Exercise set
A. In the article about John Gerrard, how old was the Chinese tourist from Wuhan who presented at the Gold Coast University Hospital?
B. Copy the article about John Gerrard, starting at "A 44-year-old Chinese" and ending at "even more worrying.", and substitute "traveler" for "holidaymaker".

Text provided
───

John Gerrard is only hours from getting the COVID-19 jab, and not before time. If anyone knows how dangerous the virus is, it is him.

Gold Coast University Hospital infectious diseases physician Dr John Gerrard, who treated Queensland's first cases of COVID-19. Picture: Nigel Hallett
Gold Coast University Hospital infectious diseases physician Dr John Gerrard, who treated Queensland's first cases of COVID-19. Picture: Nigel Hallett

John Gerrard is only hours from getting the COVID-19 jab, and not before time.

If anyone knows how dangerous the virus is, it is him.

As director of infectious diseases at the Gold Coast University Hospital, Professor Gerrard confronted the country’s first cluster in January last year before the disease even had a name.

A 44-year-old Chinese tourist from Wuhan, sick with flu-like symptoms, had presented at the hospital and the alarm bells were ringing.

Another holidaymaker from the hotzone in central China had tested positive in Melbourne that week, but the case on the Gold Coast was even more worrying.

The man had been travelling with his wife, son and two other Wuhan families, nine people all up. Australian doctors were still divided about how serious the threat was, some insisting talk of a pandemic was premature.

───

Provided material
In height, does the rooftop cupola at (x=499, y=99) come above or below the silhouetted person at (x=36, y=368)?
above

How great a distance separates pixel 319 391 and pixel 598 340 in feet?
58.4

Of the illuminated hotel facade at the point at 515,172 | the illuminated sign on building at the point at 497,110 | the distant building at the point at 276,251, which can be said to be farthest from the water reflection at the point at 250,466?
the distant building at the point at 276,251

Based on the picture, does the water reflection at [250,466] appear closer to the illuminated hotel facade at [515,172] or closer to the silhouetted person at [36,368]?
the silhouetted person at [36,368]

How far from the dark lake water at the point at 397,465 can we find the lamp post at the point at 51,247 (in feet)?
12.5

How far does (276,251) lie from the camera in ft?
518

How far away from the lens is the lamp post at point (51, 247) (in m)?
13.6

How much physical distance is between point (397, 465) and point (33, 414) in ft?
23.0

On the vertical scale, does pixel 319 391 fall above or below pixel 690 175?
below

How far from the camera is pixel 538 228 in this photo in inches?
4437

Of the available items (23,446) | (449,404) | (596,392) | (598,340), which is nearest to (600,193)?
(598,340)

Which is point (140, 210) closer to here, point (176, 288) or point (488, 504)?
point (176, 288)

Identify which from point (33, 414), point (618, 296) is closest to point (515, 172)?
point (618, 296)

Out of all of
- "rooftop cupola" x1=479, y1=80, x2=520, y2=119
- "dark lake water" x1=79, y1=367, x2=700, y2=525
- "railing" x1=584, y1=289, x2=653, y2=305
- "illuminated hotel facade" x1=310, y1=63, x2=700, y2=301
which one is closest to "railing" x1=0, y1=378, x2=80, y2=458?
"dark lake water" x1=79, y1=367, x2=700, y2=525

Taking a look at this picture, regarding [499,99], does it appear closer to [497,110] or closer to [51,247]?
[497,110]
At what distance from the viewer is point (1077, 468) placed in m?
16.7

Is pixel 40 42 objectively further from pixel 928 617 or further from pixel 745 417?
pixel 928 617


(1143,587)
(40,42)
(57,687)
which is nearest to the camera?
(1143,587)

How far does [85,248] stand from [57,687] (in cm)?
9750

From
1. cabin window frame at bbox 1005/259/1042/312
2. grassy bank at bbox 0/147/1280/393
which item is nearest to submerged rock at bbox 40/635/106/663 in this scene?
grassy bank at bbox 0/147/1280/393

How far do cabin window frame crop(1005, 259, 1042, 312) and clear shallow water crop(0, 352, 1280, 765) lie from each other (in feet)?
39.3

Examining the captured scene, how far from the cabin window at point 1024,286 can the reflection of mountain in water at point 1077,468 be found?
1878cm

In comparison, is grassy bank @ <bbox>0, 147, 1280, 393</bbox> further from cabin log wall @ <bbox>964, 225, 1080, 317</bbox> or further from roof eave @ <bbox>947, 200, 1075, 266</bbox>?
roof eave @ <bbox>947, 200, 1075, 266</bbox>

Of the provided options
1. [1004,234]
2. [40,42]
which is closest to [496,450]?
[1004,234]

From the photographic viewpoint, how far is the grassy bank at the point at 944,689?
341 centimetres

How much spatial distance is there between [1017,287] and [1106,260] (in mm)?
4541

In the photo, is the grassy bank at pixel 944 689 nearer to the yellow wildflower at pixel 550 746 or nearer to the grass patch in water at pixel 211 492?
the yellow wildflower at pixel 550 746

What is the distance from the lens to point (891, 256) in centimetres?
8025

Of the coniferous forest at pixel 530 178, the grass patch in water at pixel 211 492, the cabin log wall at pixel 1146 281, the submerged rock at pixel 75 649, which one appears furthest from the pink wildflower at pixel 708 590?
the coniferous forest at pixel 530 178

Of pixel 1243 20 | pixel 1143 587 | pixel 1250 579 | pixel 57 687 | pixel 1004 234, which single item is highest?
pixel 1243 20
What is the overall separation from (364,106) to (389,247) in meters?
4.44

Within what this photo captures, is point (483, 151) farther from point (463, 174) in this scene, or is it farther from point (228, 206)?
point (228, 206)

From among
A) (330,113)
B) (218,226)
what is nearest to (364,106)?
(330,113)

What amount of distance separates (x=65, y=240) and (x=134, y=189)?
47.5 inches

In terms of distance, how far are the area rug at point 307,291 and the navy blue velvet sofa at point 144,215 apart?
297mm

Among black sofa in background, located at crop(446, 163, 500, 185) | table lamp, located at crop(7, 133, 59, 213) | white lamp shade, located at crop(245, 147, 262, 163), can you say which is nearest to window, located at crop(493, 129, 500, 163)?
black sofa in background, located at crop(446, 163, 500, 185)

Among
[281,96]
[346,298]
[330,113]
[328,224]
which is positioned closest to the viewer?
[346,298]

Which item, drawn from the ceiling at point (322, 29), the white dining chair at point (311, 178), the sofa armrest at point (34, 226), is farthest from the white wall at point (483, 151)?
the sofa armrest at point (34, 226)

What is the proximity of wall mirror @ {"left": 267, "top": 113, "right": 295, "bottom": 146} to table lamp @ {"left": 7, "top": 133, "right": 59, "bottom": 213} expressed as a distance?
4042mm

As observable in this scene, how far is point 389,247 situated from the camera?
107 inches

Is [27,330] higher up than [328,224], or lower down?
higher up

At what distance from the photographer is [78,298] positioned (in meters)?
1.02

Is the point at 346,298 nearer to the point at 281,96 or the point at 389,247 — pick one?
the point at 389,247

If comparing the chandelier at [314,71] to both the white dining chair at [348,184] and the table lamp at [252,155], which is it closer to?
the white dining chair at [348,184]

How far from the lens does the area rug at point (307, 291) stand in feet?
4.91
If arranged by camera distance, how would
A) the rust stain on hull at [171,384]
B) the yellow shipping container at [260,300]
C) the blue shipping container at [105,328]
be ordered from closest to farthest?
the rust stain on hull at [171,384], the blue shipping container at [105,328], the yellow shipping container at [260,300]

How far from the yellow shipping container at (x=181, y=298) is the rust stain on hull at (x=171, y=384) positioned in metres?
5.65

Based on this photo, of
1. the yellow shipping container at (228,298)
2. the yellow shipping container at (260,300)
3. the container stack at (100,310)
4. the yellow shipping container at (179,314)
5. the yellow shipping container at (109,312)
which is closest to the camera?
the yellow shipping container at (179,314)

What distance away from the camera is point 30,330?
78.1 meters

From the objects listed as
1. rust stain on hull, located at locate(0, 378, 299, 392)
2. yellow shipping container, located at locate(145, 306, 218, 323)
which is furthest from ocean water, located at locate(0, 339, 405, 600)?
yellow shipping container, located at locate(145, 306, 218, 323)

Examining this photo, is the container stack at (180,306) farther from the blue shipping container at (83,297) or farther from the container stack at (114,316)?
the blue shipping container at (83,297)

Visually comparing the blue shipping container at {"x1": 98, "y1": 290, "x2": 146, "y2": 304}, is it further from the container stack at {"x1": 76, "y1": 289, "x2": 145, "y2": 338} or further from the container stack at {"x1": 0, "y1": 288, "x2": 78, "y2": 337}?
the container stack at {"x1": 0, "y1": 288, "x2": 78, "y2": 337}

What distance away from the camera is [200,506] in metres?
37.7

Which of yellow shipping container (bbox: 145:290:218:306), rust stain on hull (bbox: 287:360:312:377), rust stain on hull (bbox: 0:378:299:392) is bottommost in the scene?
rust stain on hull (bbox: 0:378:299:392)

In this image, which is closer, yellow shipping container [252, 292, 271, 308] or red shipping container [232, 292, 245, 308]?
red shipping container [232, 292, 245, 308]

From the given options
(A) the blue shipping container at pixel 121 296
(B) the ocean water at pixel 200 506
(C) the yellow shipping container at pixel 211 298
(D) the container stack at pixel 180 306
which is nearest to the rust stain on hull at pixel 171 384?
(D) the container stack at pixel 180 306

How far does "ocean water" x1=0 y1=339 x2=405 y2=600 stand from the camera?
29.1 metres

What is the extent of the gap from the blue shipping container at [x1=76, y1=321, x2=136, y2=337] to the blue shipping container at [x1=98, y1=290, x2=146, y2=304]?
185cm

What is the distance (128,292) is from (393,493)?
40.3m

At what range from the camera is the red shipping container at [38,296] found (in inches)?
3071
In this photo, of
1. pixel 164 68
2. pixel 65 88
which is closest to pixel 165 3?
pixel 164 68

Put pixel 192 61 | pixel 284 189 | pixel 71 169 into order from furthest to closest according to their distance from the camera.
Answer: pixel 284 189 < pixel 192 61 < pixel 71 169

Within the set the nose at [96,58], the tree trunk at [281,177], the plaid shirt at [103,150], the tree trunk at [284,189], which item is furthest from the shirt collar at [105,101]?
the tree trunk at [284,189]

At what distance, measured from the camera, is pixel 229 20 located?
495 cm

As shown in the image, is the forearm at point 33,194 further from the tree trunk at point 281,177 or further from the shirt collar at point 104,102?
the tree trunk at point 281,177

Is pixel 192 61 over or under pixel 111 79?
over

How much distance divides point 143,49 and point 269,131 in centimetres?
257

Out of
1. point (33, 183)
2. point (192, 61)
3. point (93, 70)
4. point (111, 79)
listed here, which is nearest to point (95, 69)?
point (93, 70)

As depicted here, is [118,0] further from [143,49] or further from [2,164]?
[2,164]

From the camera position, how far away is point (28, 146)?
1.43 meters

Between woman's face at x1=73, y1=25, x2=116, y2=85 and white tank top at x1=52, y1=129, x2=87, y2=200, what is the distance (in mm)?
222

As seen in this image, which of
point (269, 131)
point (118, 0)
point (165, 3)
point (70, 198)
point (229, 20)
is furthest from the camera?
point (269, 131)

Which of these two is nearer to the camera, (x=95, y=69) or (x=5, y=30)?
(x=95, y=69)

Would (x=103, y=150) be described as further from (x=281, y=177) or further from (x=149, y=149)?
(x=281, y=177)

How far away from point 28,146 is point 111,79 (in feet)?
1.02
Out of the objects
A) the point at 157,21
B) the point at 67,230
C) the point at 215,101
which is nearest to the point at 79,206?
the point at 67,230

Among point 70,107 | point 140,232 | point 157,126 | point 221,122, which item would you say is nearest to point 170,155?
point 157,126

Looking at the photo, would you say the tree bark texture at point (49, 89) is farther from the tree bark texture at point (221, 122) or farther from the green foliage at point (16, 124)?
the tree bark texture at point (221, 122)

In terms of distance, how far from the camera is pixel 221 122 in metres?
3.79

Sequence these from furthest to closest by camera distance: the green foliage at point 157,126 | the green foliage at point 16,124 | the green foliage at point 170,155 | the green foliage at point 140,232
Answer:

───

Task solutions
A. He was 44 years old.

B.
A 44-year-old Chinese tourist from Wuhan, sick with flu-like symptoms, had presented at the hospital and the alarm bells were ringing.

Another traveler from the hotzone in central China had tested positive in Melbourne that week, but the case on the Gold Coast was even more worrying.